AI tools for retail businesses in supply chain & logistics optimization
In logistics operations, especially for larger enterprises, the sheer amount of data that has to be analyzed can be unmanageable without the help of AI tools for retail businesses. The need of some aspects of logistics and supply chain operations for predictive analytics also suggests that AI is a great solution for this industry.
Blue Yonder is one good example of AI services. It’s a supply-chain-planning software with AI-based analytical capabilities. With its AI, you can analyze your company’s historical data and signals in the surrounding markets to improve demand forecasting, transport optimization, and other aspects of logistics.
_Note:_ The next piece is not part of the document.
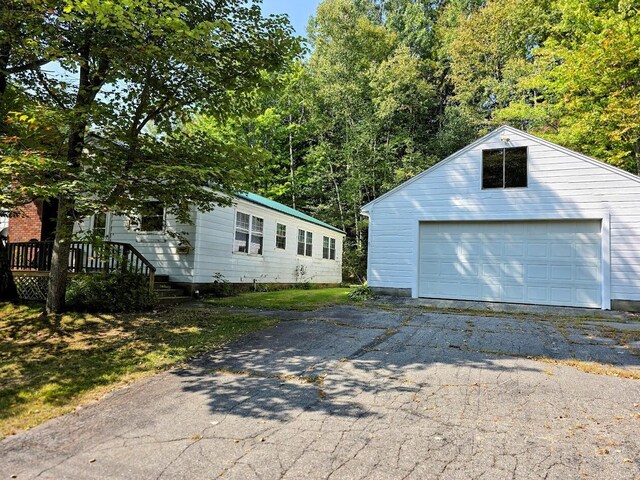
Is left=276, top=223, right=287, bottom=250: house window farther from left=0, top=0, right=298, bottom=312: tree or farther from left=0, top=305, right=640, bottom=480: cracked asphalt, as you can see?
left=0, top=305, right=640, bottom=480: cracked asphalt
Even though AI is unlikely to make a massive shift in how logistics operates, it might bring down the number of empty miles you have to do and increase savings by a few percentage points, and in many logistics companies, that can amount to a significant profit.
Summary
If you wanted to be one of the first adopters of AI, you’re too late, as AI is already widespread, even though it’s only in its beginning stages. What you can do is be one of the first businesses among your competitors to use it correctly and come up on top. More than half of businesses that use AI report a positive impact on their productivity and bottom line. To be among those businesses, use the right tools and be wary of the two biggest pitfalls of AI—inaccuracy and cybersecurity.
To use this technology without compromising business integrity, double-check the output of LLMs and retrain data analytics models and ensure data compliance.